Adewale Adeniyi, the comptroller-general of the Nigeria Customs Service (NCS), has said that the Service will use the exchange rate on the official Central Bank of Nigeria’s (CBN) window for clearing of imported goods and will not engage in arbitrary increase or decrease in the exchange rate.
He said the policy of merging the multiple exchange rate windows has repercussions on the operations of the Customs.
He said that the Nigeria Customs Service does not independently fix its exchange rate for goods clearance but only updates its system based on what is on the CBN’s official window.
“We cannot use rates that are not determined through the CBN merged forex window.
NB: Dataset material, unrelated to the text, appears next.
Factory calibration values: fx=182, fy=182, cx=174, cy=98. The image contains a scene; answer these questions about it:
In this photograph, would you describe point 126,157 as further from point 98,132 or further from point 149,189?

It is not about Customs increasing the rates, what we do is update our system according to the specification of CBN, which is the regulator of monetary affairs in Nigeria,” he said.
The Customs had on June 24, 2023, adjusted the exchange rate from N422.30/$ to N589/$, and on July 6, 2023, it was adjusted to N770.88/$, on November 14, 2023, it was adjusted to N783.174/$ and on December 2023, it was adjusted to N951.941/$.
The Customs boss said that the Customs Service would adhere to the fiscal policies of the Tinubu administration concerning import and export duties.
He said the Customs was more than ready to implement the new fiscal directive of the Federal Government that specified the removal of 7.5 percent VAT on LPG equipment imports and the removal of VAT on steel and electric vehicle imports into the country.
Adeniyi said that the duties of the Customs Service were beyond revenue generation but trade facilitation and there are hopes to leverage the African Continental Free Trade Agreement (AfCTA) to improve trade between African countries which coincidentally leads to more revenue generation.
He added that the Customs Service has increased its revenues by 37 percent since he assumed office and has set a target of N5.1 trillion in revenues for the 2024 fiscal year.